Sue Witton, a tearful British tourist, was received at Melbourne’s airport by her adult son Simon Witton.
“We’ve been separated for 724 (days), and he’s my only son, and I’m alone, so this means everything to me,” she told reporters.
Travelers were met by ecstatic well-wishers waving toy koalas and popular Australian goodies such as Tim Tams chocolate biscuits and jars of Vegemite spread at Sydney’s airport.
The first passengers on a Qantas aircraft from Los Angeles arrived at 6:20 a.m., and Federal Tourism Minister Dan Tehan was on there to greet them. the time in your area
“I believe our tourism sector will see a significant revival.” “Our amazing experiences haven’t faded,” Tehan said.
The travel restrictions have kept Danielle Vogl, who resides in Canberra, and her Florida-based partner Eric Lochner apart since October 2019.
She said she cried when she learned of the restrictions being lifted, which will allow them to reunite in April, and she called him to tell him.
“I really woke him up to inform him,” Vogl told Australian Broadcasting Corp. “I believed it was significant enough news to do that.”
“He couldn’t believe what he was hearing….” ‘Are you sure, is this true?’ he said, and I replied, ‘Yes, it’s happening.’ “Now that this is done, we can be together again,” she continued.
Because the pair was not married or living together, Lochner was not eligible for a travel ban exception.
“For us, it’s been a long and brutal process,” Vogl added.
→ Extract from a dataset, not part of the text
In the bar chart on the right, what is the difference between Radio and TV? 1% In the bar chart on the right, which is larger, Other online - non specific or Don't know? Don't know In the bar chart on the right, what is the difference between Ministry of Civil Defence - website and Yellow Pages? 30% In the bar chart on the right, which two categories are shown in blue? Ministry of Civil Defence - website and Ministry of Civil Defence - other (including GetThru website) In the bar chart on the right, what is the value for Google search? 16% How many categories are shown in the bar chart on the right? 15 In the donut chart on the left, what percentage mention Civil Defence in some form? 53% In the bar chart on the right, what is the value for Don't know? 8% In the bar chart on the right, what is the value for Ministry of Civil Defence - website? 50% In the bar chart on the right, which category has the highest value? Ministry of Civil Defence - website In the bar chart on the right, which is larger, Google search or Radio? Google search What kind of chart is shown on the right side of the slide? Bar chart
To avoid a repetition of Serbian tennis star Novak Djokovic’s visa problem, Home Affairs Minister Karen Andrews said all passengers’ vaccination status would be verified before they arrived.
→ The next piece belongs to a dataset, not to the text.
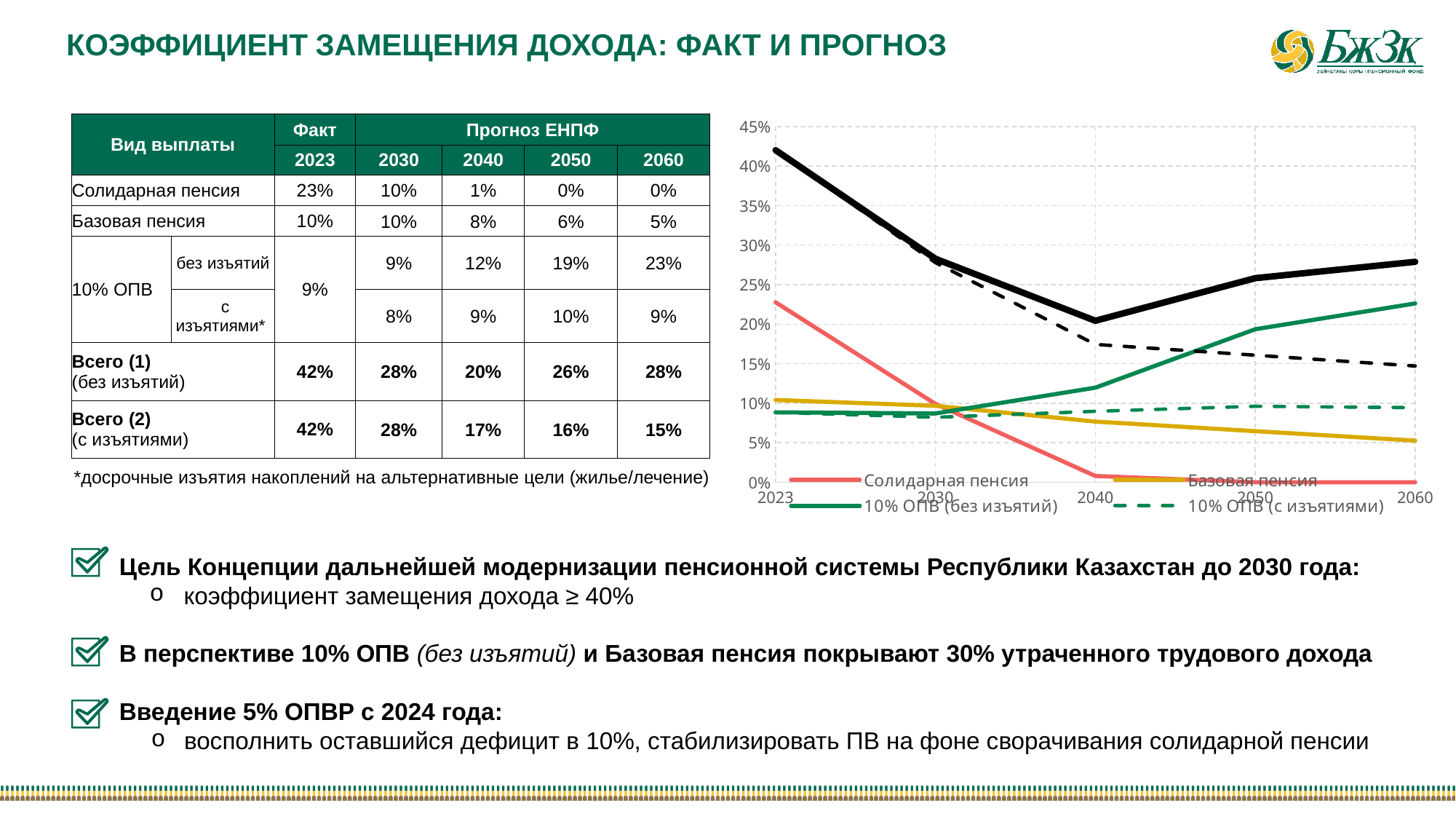
How many years are marked along the x axis of the chart? 5 How many series does the chart legend list? 4 What is the value of 10% ОПВ (без изъятий) in 2060? 23% What is the difference between 10% ОПВ (без изъятий) and 10% ОПВ (с изъятиями) in 2060? 14% Is the value of Солидарная пенсия in 2023 greater or less than 20%? greater Is the value of Базовая пенсия in 2060 greater or less than 10%? less In 2060, which is larger: 10% ОПВ (без изъятий) or Базовая пенсия? 10% ОПВ (без изъятий) Does the Солидарная пенсия line rise or fall from 2023 to 2060? fall What kind of chart is shown on the slide? line chart Does the 10% ОПВ (без изъятий) line rise or fall from 2023 to 2060? rise What is the value of Солидарная пенсия in 2023? 23% Which legend series has the highest value in 2023? Солидарная пенсия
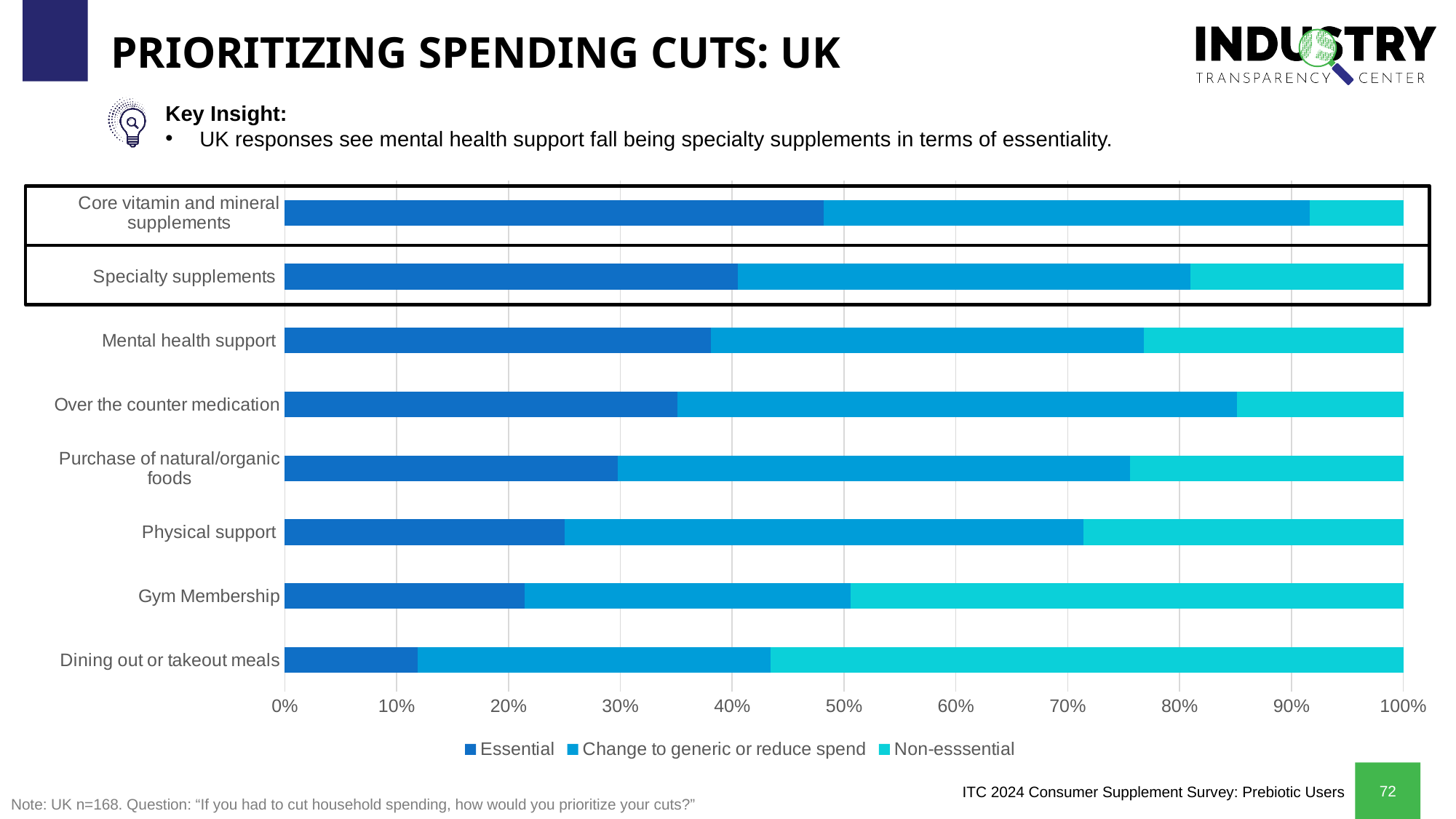
What does each stacked bar total on the x axis? 100% Which has a larger Essential share: Mental health support or Physical support? Mental health support How many series does the chart legend list? 3 Is the Non-esssential share for Dining out or takeout meals greater or less than 50%? greater Which two categories are outlined with black boxes on the chart? Core vitamin and mineral supplements and Specialty supplements Which category has the smallest Essential share? Dining out or takeout meals How many spending categories are plotted on the chart? 8 Is the Essential share for Gym Membership greater or less than 30%? less Which category has the largest Non-esssential share? Dining out or takeout meals What kind of chart is shown on the slide? Stacked bar chart Which category has the largest Essential share? Core vitamin and mineral supplements Is the Essential share for Core vitamin and mineral supplements greater or less than 40%? greater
Djokovic had an automatic visa before leaving Spain to play in the Australian Open in January, but he was deported after arriving in Melbourne because he had not been vaccinated against COVID-19.
Phillipa Harrison, managing director of Tourism Australia, predicted that tourist numbers would take two years to recover to pre-pandemic levels.
“This is a fantastic start,” Harrison stated. “This is exactly what the industry has been begging for; just return our overseas guests and we’ll take care of the rest.”
On Monday, Qantas flew people in from eight different countries, including Vancouver, Singapore, London, and New Delhi.
Since the federal government declared two weeks ago that the country was loosening restrictions, the airline’s chief executive Alan Joyce said reservations had been robust.
“It’s been a difficult two years for everyone in the tourist business, but this marks one of the major milestones on the road to complete recovery, so we’re extremely optimistic,” Joyce said.
Prime Minister Scott Morrison said 1.2 million people have permits to visit Australia with 56 international planes set to touch down in the first 24 hours of the border reopening.
Australia reported 17,736 new COVID-19 infections on Monday, with 34 fatalities. Since the outbreak of the epidemic, Australia has lost 4,929.
In March 2020, Australia’s citizens and permanent residents were subjected to among of the world’s strictest travel restrictions in order to prevent them from carrying COVID-19 back home.
Travelers had to ask for a waiver from the travel restriction, but tourism was not one of the reasons that was approved. When border restrictions were loosened in November in response to an improving vaccination rate among the Australian population, international students and skilled migrants were given priority. Early entry was also granted to tourists from New Zealand, Japan, and South Korea.
COVID-19 rules apply to Australian states and territories as well. Western Australia, which spans a third of the island continent, has the harshest laws.